AIM OF THE EXERCISE
A picture-free, exact copy of all the records below is the goal.

━━━━━━━━━━━━━━━━━━━━━━━━━━━━━━

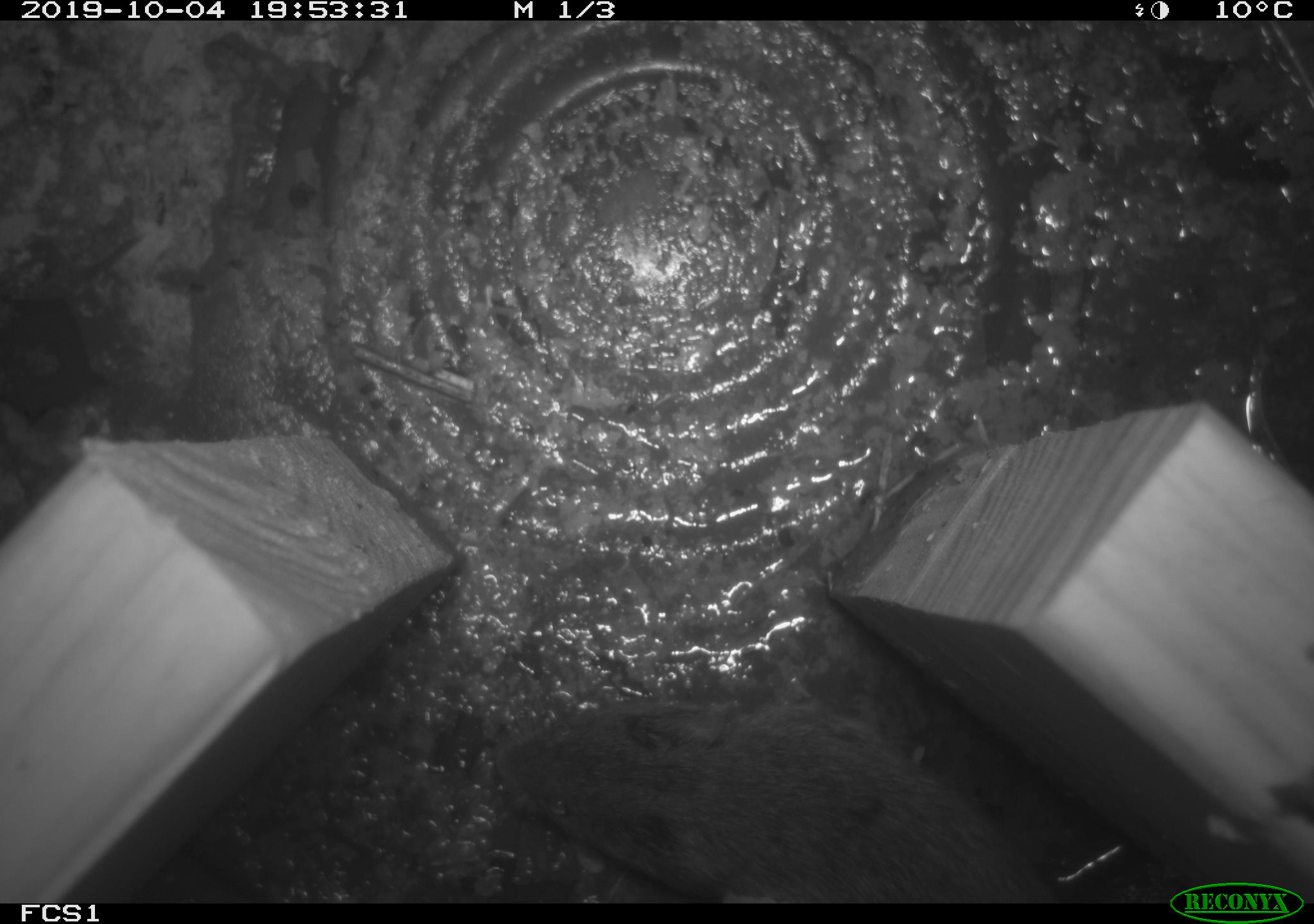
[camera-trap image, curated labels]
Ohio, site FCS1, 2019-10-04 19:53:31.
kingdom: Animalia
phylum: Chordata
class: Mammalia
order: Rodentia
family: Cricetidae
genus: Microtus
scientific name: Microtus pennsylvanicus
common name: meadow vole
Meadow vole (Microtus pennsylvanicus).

━━━━━━━━━━━━━━━━━━━━━━━━━━━━━━

TASK RESPONSE
[camera-trap image, curated labels]
Ohio, site FCS1, 2019-10-04 19:53:31.
kingdom: Animalia
phylum: Chordata
class: Mammalia
order: Rodentia
family: Cricetidae
genus: Microtus
scientific name: Microtus pennsylvanicus
common name: meadow vole
Meadow vole (Microtus pennsylvanicus).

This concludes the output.